Who is this team in Ofunato? 

We're connected to the United Project, the relief work branch of International Bible Fellowship, made up of some churches in the Tokyo and Chiba area. 

We're working under the 3.11 Iwate Church Network, a relief work network of local Protestant churches in Iwate Prefecture, predominantly Baptist. 

I'm sent in by Pearl Vineyard, a church in Yokohama, with the backing of the Vineyard church in Seattle, Washington, plus the prayer backup of the Vineyard church in Portland, Maine. And amazing blog readers who mean business. 

Which sounds impressive and all. But right now, we are three incredibly different women sleeping on the floor of a retreat center library in sleeping bags. We have a whole lot of backing and volunteer teams waiting in the wings. But this week, we're a teeny hodgepodge. 

The 3.11 Iwate Church Network has a couple of bases already in Miyako City and Taro. Our task, which we have accepted, is to set up a base here in Ofunato. The leader of our team tried setting up a location first. A house where the three of us would live, where volunteer teams could come to work. But there are no houses available that we can find. (Hence the delay that kept me in Yokohama.) So we decided to just plain start doing relief work instead. 

Paula. We call her Po. She's a tiny little powerhouse from Taiwan, very much the leader. She teaches whenever she gets a chance, organizes, peeks over the dashboard to drive, and prays up a storm. She's committed one to two years to this effort at this point. She's been in Japan for eight years, and a missionary for three years. A big person in a very small package. 

Fang Lin. Also from Taiwan, and Po-san's best friend. Medium-sized. She's on staff at a Covenant church in Taiwan, and is on a sabbatical year. She's spending the last three months of it here on this project. She encourages, takes lots and lots of pictures, and sleeps in the back seat of the car on long drives. But don't let appearances fool you. About half of what looks like sleeping back there is actually prayer. And when we're praying together, she goes for it. 
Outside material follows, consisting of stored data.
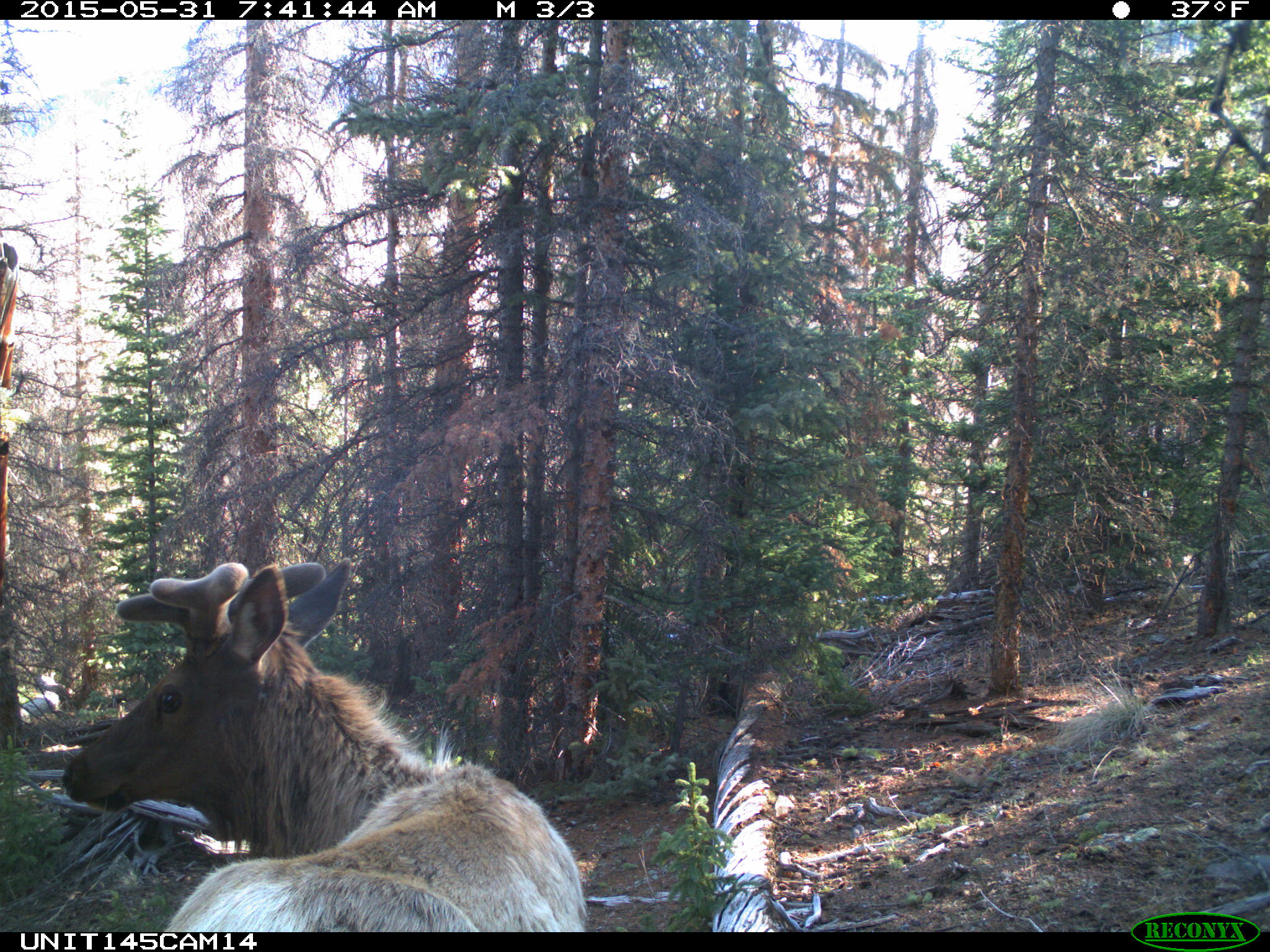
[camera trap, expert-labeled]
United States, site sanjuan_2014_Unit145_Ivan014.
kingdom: Animalia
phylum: Chordata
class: Mammalia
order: Artiodactyla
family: Cervidae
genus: Cervus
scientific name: Cervus elaphus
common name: red deer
Me, Rachel, the largest, approximately two and a half Po-sans. I pray the quietest of the three, and so far, my role has apparently been to laugh at the things that should freak us out. Like the GPS deciding it would be faster to take a one-lane road straight (OK, winding in hairpin curves) over a mountain to Kesen-numa instead of the two-lane highway around it. (And by one lane, I mean about a third of an American driveway, with occasional wider spots to let opposing traffic by.) And the real estate office telling us there won't be any rentals available in town through the end of the year. And three of us taking on a whole city. 
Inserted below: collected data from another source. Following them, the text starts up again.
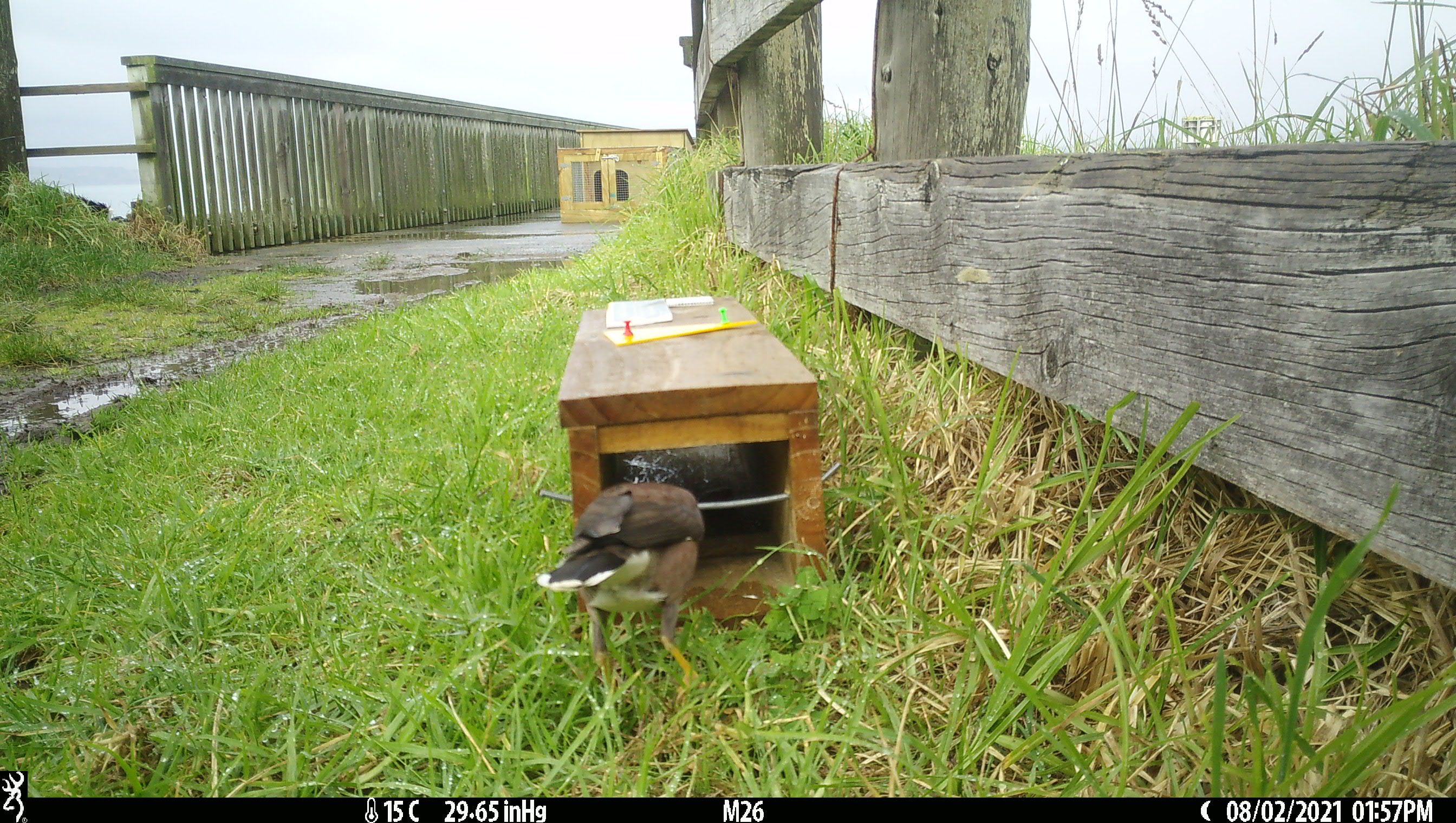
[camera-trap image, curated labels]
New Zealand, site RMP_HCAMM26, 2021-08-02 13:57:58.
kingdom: Animalia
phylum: Chordata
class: Aves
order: Passeriformes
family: Sturnidae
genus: Acridotheres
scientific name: Acridotheres tristis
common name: common myna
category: myna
None of us particularly mind being on tatami mats on the library floor in the retreat center, with access to a kitchen, laundry, bath, and restrooms. Free housing for  volunteer relief workers. There are two other women staying in the library too. What could be better? This way we get to start, instead of waiting for the silly ducks to line up in a row. 

Do I know how a team works? Nope. I don't have a bloomin' clue. Guess I'll find out, huh?

And language. Po-san and Fang Lin share Taiwanese and Mandarin. Fang Lin and I share advanced intermediate English. Po-san and I share advanced Japanese and middle intermediate English. Yeah. Talking is an interesting adventure in itself. Fang Lin and I are still fine-tuning how to say each other's names. She's called me everything from Leecher to Richard, and I have no idea what variety of names I've accidentally invented for her. We'll get it right one of these days. 

Ofunato has at least 1800 families in temporary housing in more than 30 places that used to be sports parks, neighborhood parks, school playgrounds, anywhere non-tsunami zone with any room at all. Some locations have over 300 families. Some have four. We've found out that the tiny places get much less help than the large ones. 

Our phone number will be in the newspaper in a few days for people to call when they need help. Oh, and Councilman Miura wants a city Christmas event. Ha! This will be verrrry interesting.